Paclitaxel (PTX) has been used as a chemotherapeutic agent for several malignancies, including breast cancer, and efforts to increase the efficiency of PTX are continuous. Previous studies have shown that the voltage-gated K⁺ channels are over-expressed in breast cancer cell lines; therefore, blocking this type of K⁺ channel reduces cell proliferation and viability.

Aims

In this study, FDA-approved 4-aminopyridine (4-AP), a voltage-gated potassium channel blocker, was used in combination with PTX to improve the anticancer activity of PTX in MCF-7 and MDA-MB-231 cell lines.

Methods and Results

Viability was determined with trypan blue, a clonogenic assay was performed, and the cell cycle was determined with a flow cytometer and immunochemistry.
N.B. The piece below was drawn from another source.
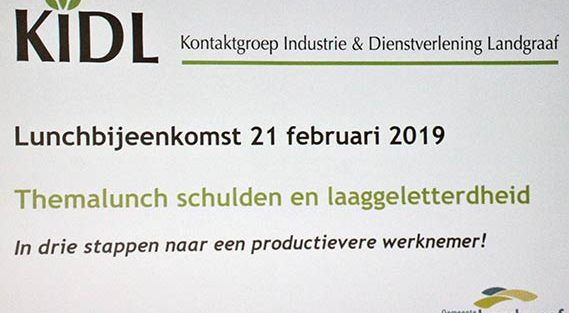 feb-2019-k9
To gain an insight into the mechanism, intracellular K⁺ concentration, intracellular Ca²⁺ (calcium) concentration, and transmembrane potential measurements were made with corresponding fluorescent dyes. The apoptotic cell number was determined using Annexin /PI method by flow cytometer. Viability decreased with combination therapy and the clonogenic assay proved decreased colony formation. The apoptotic cell number was increased after treatment with the combination in both cell lines. Cell cycle measurements showed G₁ arrest for both MCF-7 and MDA-MB-231 cell lines upon 4-AP treatment. PTX caused G₁ arrest in MCF-7 cells and S phase arrest in MDA-MB-231 cells. Combination treatment caused S phase arrest in MCF-7 cells and S phase and G₂/M phase arrest in MDA-MB-231 cells. Intracellular K⁺ concentration was increased after all treatments in both cell lines. Ca²⁺ concentration was increased significantly after combination treatment. Depolarization in the transmembrane potential was observed after all treatments in both cell lines.

Conclusion

Biophysical parameters like the transmembrane potential and ion fluxes have been defined in cancer progression which can provide new aspects for cancer treatments. This study shows that the combination of 4-AP with PTX is a promising alternative the mechanism of which needs further investigation considering the results obtained for Ca²⁺, K⁺, and membrane potential.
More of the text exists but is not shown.